Der Personalmangel in psychiatrischen Abteilungen spitzt sich drastisch zu – mit spürbaren Folgen für die Praxis. Kürzlich musste etwa am Kardinal Schwarzenberg Klinikum in Schwarzach die psychiatrische Abteilung an Wochenenden vorübergehend geschlossen werden (Mehr zur Schließung in Schwarzach lesen Sie hier in unserem Blogbeitrag). Um den Betrieb in solchen Krisen aufrechtzuerhalten, wird rasch nach Notlösungen gerufen: Rufbereitschaft statt Anwesenheit vor Ort oder Visiten per Videokonferenz.
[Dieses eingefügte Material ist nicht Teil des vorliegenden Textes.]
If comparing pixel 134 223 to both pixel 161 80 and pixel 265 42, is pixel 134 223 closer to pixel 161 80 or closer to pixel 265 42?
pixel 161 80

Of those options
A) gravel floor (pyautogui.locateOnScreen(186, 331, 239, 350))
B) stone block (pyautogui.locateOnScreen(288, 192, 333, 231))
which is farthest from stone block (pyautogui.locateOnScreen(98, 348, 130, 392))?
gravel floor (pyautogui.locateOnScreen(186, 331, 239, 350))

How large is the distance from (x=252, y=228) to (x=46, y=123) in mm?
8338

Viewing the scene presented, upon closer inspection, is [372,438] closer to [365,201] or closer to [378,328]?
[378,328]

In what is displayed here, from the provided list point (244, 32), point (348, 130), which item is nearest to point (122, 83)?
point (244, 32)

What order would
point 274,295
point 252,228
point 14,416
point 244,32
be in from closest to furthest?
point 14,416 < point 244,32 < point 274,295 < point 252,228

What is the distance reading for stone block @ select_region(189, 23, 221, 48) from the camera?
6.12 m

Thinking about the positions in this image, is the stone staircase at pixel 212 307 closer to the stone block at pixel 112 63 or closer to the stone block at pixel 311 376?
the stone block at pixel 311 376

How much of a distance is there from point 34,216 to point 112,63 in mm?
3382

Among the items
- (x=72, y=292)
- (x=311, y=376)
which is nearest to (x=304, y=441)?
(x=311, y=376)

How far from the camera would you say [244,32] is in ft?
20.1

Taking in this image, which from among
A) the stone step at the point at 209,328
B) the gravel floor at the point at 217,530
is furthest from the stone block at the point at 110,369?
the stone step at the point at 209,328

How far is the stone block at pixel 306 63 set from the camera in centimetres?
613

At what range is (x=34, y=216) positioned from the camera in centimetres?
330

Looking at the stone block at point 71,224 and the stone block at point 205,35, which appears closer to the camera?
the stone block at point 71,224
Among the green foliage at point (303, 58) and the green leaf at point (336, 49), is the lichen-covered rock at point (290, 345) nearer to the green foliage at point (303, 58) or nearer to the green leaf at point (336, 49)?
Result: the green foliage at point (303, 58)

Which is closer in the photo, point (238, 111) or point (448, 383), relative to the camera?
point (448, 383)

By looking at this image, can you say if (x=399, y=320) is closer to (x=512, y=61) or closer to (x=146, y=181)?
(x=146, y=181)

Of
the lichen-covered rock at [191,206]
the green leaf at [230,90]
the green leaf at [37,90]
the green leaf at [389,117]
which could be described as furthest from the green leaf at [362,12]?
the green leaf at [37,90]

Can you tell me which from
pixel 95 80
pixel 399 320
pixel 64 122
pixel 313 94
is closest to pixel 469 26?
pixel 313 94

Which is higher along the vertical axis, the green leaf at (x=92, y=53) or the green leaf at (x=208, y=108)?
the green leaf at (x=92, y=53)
Solche Modelle kaschieren den Notstand jedoch nur, anstatt ihn zu lösen. Sie gefährden auf Dauer die Versorgungsqualität von Menschen, die sich in einer schweren psychischen Krise befinden und verlässliche, persönliche Unterstützung brauchen. Psychiatrische Arbeit lebt essenziell von Beziehungsarbeit und dem direkten Kontakt von Mensch zu Mensch.
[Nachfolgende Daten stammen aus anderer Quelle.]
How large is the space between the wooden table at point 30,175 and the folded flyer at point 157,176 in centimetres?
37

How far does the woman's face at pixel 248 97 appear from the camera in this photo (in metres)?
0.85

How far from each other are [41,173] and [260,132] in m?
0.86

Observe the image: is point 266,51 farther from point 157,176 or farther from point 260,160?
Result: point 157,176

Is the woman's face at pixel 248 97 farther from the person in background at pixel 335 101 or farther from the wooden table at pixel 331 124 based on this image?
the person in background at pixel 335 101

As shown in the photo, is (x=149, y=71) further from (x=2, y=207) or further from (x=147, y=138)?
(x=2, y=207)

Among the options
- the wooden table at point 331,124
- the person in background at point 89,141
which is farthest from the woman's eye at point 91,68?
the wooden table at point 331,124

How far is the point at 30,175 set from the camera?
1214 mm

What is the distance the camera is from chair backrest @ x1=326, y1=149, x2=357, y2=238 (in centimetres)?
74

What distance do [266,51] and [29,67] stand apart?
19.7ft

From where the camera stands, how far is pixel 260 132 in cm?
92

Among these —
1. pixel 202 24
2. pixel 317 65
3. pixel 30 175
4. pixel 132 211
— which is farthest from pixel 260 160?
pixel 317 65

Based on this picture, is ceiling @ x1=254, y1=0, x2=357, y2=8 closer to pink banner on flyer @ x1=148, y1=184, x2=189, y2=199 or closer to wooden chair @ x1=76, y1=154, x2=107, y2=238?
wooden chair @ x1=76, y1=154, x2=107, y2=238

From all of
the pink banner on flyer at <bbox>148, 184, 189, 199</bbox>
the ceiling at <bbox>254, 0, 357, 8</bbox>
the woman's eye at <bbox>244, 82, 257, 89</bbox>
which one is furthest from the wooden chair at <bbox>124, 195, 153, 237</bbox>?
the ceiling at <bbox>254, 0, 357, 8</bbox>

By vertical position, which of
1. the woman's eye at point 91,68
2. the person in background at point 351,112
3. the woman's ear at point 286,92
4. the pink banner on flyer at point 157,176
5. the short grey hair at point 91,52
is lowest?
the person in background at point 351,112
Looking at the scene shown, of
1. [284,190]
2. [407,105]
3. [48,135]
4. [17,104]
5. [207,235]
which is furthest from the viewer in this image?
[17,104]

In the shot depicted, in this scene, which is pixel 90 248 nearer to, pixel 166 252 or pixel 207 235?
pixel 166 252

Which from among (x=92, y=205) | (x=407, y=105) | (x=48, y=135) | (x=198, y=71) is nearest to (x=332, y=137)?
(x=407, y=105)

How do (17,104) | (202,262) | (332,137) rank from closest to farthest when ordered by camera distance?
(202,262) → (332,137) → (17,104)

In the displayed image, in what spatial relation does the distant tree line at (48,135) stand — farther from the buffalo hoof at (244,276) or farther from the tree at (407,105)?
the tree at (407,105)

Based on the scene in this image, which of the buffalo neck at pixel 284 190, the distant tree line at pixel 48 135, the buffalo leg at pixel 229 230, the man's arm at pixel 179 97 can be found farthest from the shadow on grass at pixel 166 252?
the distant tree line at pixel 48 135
Neben der medizinischen und menschlichen Notwendigkeit gibt es eine klare rechtliche Komponente: Auf stationären psychiatrischen Abteilungen geht es auch um die hoheitliche Aufgabe des Freiheitsentzuges.
Eine durchgehende fachärztliche Präsenz vor Ort ist deshalb nicht nur medizinisch unverzichtbar, sondern rechtlich zwingend geboten. Ein Abweichen von dieser Präsenz – etwa durch reine Video-Spitzen oder Rufbereitschaften – untergräbt die rechtlichen Standards, die zum Schutz der untergebrachten Personen bestehen.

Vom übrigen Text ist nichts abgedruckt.